To Precarcity
Thursday, March 20, 2025
Fearing the Fragile Future

Take the Less Travelled Road,
Return to God
Psalm 138:3
On the day I called, you answered me, you increased my strength of soul.
.
Luke 11:10
For everyone who asks receives, and everyone who searches finds, and for everyone who knocks, the door will be opened.
…
Words of Grace for Today –
…
In the newsletter from 19 March 2025 of the transcript of their podcast titled “Moving from Me vs You to Us vs Them” the Missing Middle Initiative initiated a new word, ‘Precarcity’.
We’ve all searched for strength to deal with the threats to our communities and even our own lives as so many struggle to afford the basics of life, clean water, food, clothing, shelter. Add to that the ever greater damage and further threats to human existence the world around from climate change’s alarming ever more vicious storms, … all that and many of us have been overwhelmed.
Where can we found strength?
Some have turned to their own finances as their security. Their own homes, and investments, and income seem to provide enough security for themselves and the people they care about. That, of course, requires a harsh and uncaring blindness to others’ suffering and the effects that swiftly spreading plight has on all our lives, and even more on our futures. For example, though one has a comfortable home in Edmonton or Calgary, far from the melting Arctic, or the burning forests, the wildfire smoke still invades our summers making breathing a challenge on more and more days.

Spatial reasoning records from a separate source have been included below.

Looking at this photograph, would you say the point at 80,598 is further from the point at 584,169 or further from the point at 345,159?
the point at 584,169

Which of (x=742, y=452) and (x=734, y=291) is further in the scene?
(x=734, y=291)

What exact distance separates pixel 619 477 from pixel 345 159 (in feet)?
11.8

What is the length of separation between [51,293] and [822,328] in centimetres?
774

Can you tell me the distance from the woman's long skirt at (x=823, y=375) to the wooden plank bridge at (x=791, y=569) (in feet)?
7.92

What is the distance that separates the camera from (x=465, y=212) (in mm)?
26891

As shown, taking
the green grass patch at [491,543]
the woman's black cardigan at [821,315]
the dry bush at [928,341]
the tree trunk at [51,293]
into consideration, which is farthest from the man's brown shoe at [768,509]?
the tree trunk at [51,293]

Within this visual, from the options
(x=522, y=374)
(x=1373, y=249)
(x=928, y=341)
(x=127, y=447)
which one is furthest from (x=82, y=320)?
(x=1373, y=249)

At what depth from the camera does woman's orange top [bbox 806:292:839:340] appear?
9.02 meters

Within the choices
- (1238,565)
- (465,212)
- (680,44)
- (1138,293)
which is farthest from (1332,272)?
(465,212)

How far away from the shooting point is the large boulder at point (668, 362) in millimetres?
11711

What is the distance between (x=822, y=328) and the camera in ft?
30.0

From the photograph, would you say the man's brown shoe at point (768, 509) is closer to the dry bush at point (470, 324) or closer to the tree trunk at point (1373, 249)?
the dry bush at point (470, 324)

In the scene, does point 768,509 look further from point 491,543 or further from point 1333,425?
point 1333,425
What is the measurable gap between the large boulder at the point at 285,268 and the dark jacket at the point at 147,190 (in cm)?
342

And the supply of fresh water in our rivers, the glaciers in the mountains, is dwindling. No amount of wealth can provide fresh water when there simply isn’t enough to supply a city, yet alone all of us.

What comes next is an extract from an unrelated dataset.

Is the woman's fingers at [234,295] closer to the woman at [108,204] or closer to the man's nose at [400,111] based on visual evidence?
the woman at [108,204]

Others have turned to a pseudo faith that says God will let those others suffer, but will always provide for us, if we are ‘good’ enough. So they work harder at being better. Which is of course futile. We are all always really good at one thing, sinning.
The podcast makes that point that we’ve know scarcity fears: affordability for food, housing, and other basics of life. They say now that has shifted in Canada to a fear of the fragility of our future. They call that precarcity. (A new word formed from the root precarious, combined with the ending and idea of scarcity.) Precarcity brought on by the threats from Trump making chaos in the world and setting many givens on edge or on the brink, like the existence of Canada, along with Greenland and Panama, as countries not part of the USA.
So how can we deal with this ever growing, spreading threat to our lives. The ground seems to be shifting under our feet, no matter where we stand.
Denials (like ‘climate change is not real or new or anything we can do anything about’), escapes (like alcohol, drugs, hedonism, travel, privilege, luxury comforts, poverty comforts), misplaced anger and rage (such as blaming others, with slogans like ‘ax the tax’, and f- Trudeau, damn orange amoebae in the White House, or with boycotts and curses of the USA), all provide no solution while degradign the life of those who try such responses – which is all of us to some degree at times.
The only solutions are not solutions but remembrances of who we are and whose we are:
God has created us and, knowing we would sin as we have, collectively and individually, God brought Jesus to live among us, teach, heal, and sacrifice himself. Therewith God demonstrates so clearly that God offers us all 2nd chances over and over again to repent, not just during Lent. And then we can surrender to accept what only God can give us: redemption, new life, and mission worthy of life itself. The mission is to be God’s generous Grace, forgiveness, and love for all people, thus bringing hope out of this precarcity, for ourselves and for all people. Yes our strength to deal with it all comes from God, and God alone.
So we say with the Psalmist: On the day I called, you answered me, you increased my strength of soul.
And we trust Jesus’ promise that Luke reports: everyone who asks receives, and everyone who searches finds, and for everyone who knocks, the door will be opened.
So we pray: help us in these times of growing fears to call for strength. Help us ask, search, and knock on the door that opens life abundant for us all.